Skip site navigation (1)Skip section navigation (2)
Date:      Sun, 2 Jul 2006 15:23:50 -0700
From:      "jdow" <jdow@earthlink.net>
To:        <freebsd-questions@freebsd.org>
Subject:   Re: another newbie
Message-ID:  <02fa01c69e26$320063b0$0225a8c0@Wednesday>
References:  <20060702153621.99746.qmail@web39104.mail.mud.yahoo.com> <cb5206420607020952q7304deb6kd362435688f84cae@mail.gmail.com>

next in thread | previous in thread | raw e-mail | index | archive | help
From: "Andrew Pantyukhin" <infofarmer@gmail.com>

> On 7/2/06, Isaac Friedman <yifriedman@yahoo.com> wrote:
>> I am new to UNIX but know the basics of getting
>> around, writing simple shell scripts, etc. Is there
>> any way to use a short perl program as a shell script?
> 
> sat64% cat << __END__ > ./script.pl
> #!/usr/local/bin/perl -w
> print "Hello world!\n";
> __END__
> sat64% chmod a+x ./script.pl
> sat64% ./script.pl

Gee, Andrew, you didn't need to obfuscate it that way. At least
edit out your command prompts before posting it.

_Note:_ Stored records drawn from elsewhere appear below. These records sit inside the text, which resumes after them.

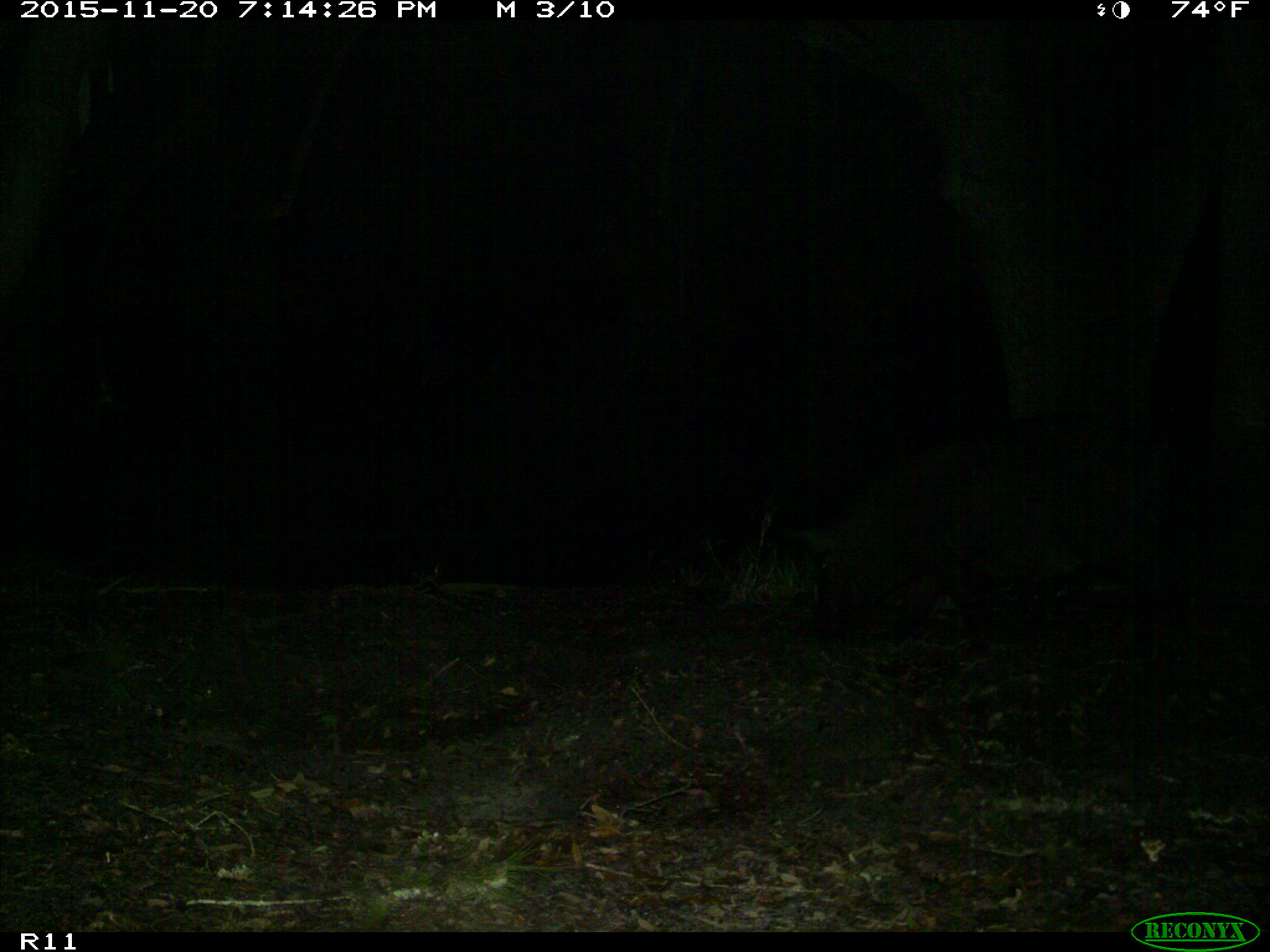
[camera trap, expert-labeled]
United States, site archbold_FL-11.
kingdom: Animalia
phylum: Chordata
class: Mammalia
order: Artiodactyla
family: Suidae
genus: Sus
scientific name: Sus scrofa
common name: wild boar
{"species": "Sus scrofa (wild boar)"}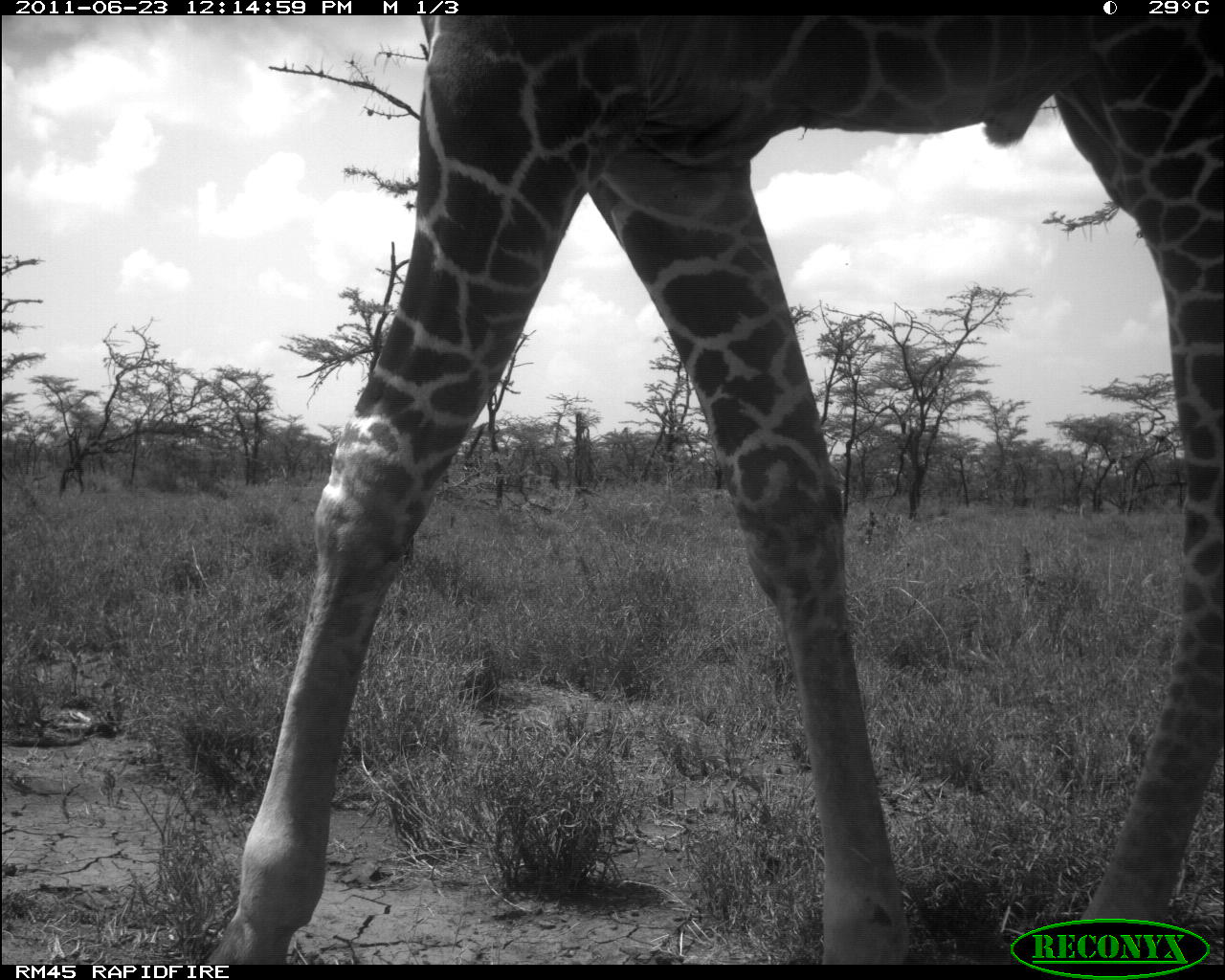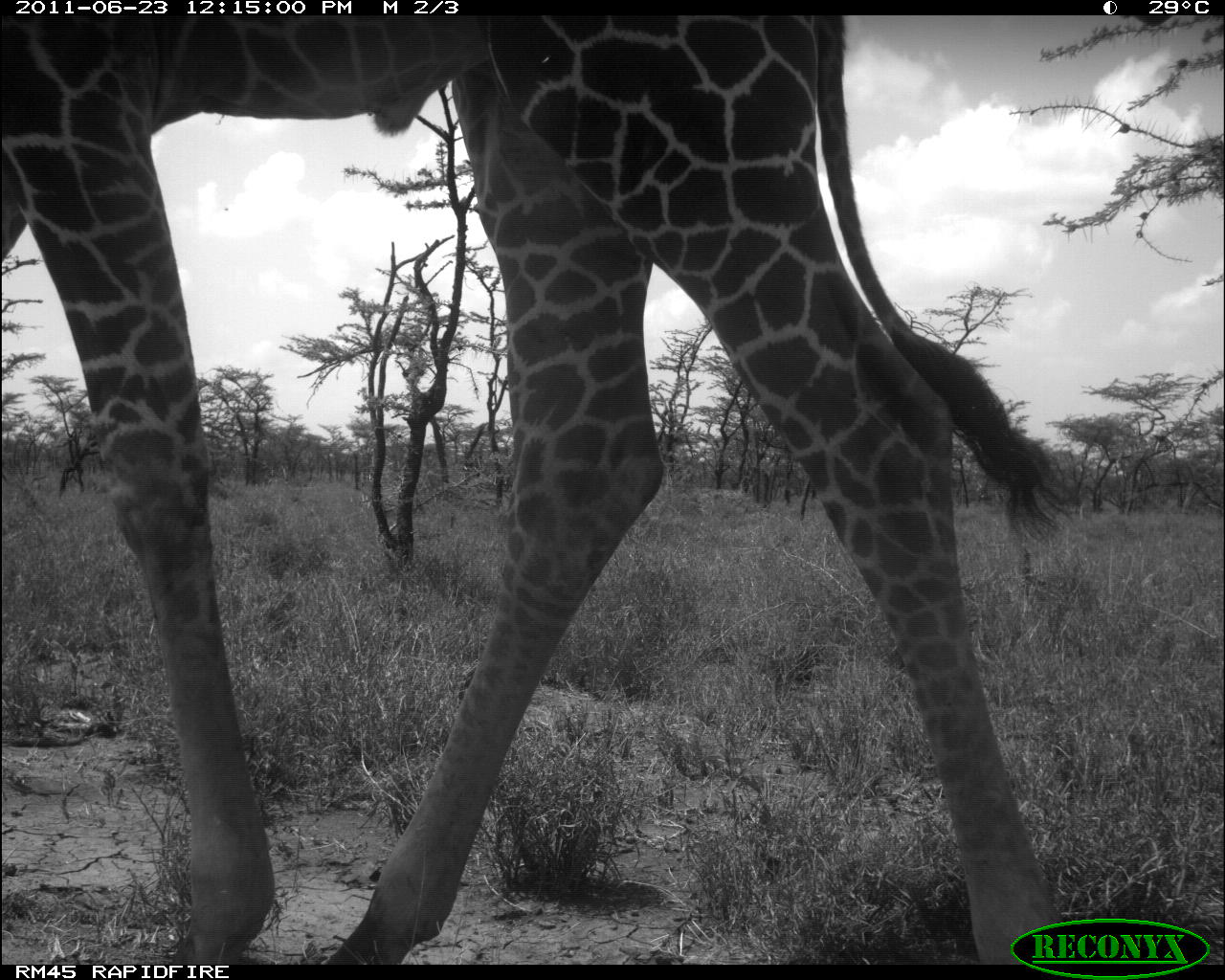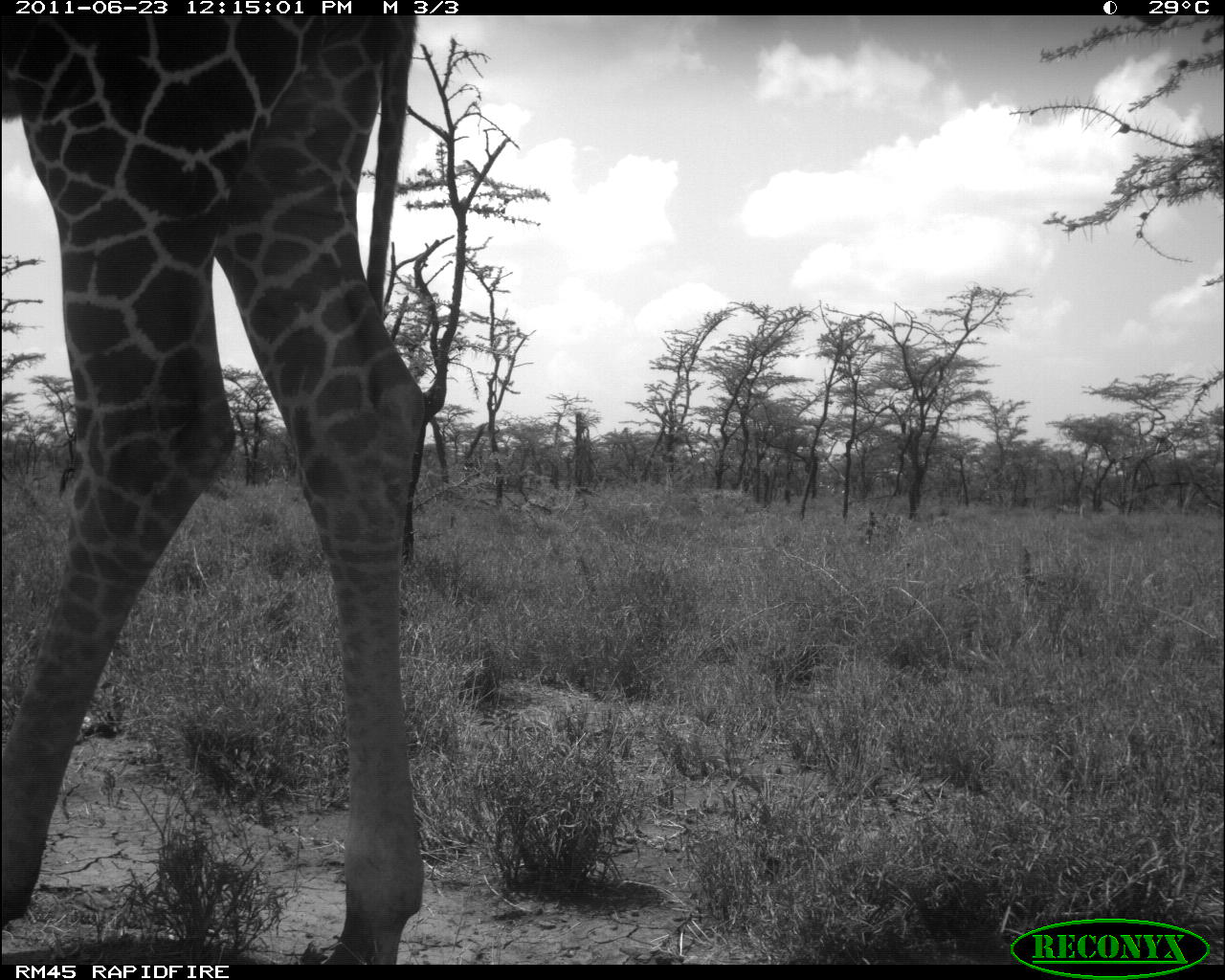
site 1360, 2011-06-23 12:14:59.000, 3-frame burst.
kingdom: Animalia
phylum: Chordata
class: Mammalia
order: Artiodactyla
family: Giraffidae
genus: Giraffa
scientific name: Giraffa camelopardalis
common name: giraffe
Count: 1.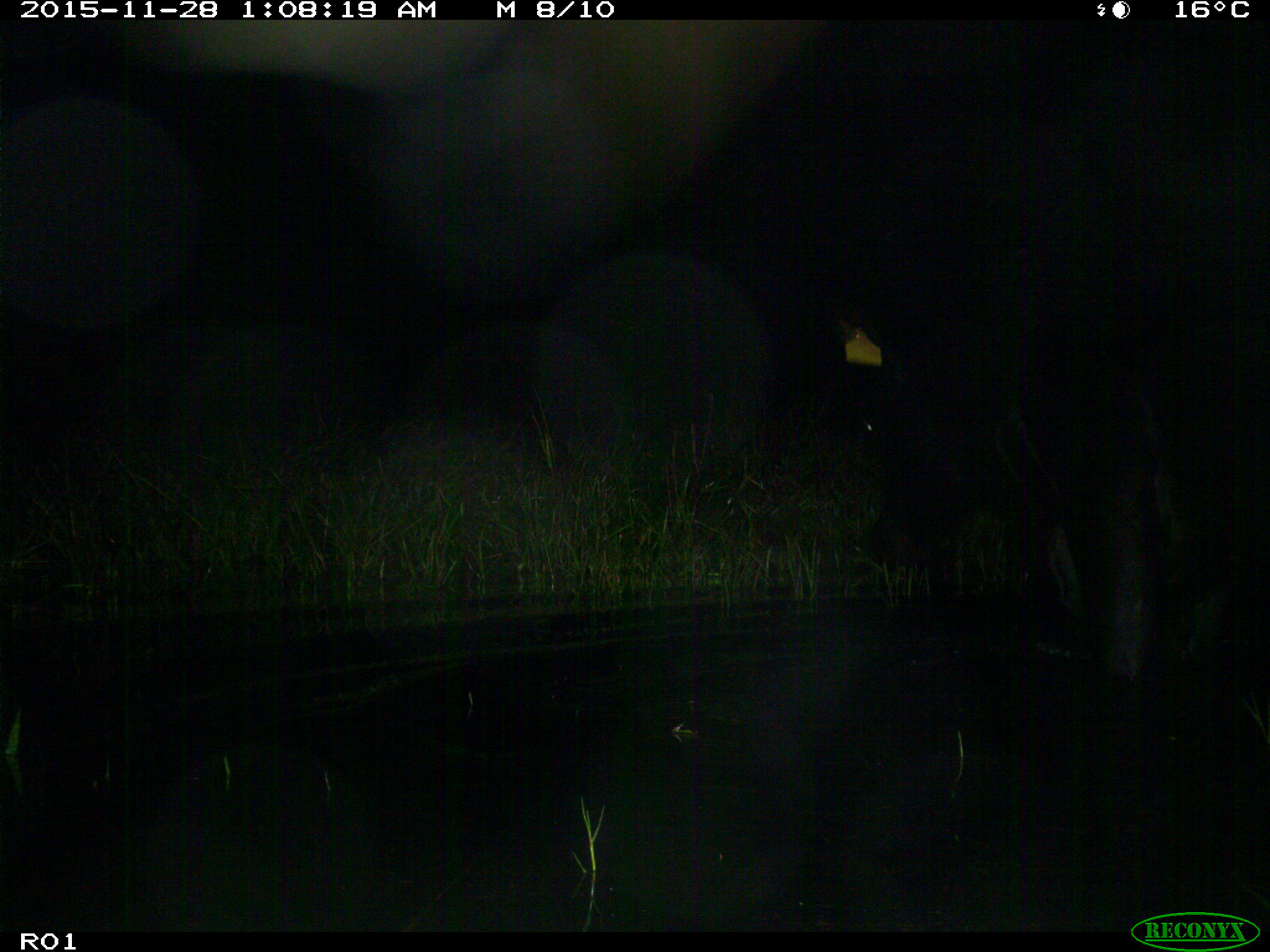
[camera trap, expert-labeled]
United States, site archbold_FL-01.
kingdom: Animalia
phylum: Chordata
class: Mammalia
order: Artiodactyla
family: Bovidae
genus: Bos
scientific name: Bos taurus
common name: domestic cow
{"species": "Bos taurus (domestic cow)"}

Isaac, what he meant is to create a file named "script.pl" containing
the two lines:
===8<--- snip
#!/usr/local/bin/perl -w
print "Hello world!\n";
===8<--- snip

Then change its file mode to allow it to execute with the command:
chmod a+x ./script.pl

Finally execute the command by typing:
./script.pl

The "./" part of the chmod command is not strictly needed. But it
is needed when executing the command from your home directory or
most other directories. Your current directory is not implicitly on
the search path for executable files on most well setup "'ix" systems.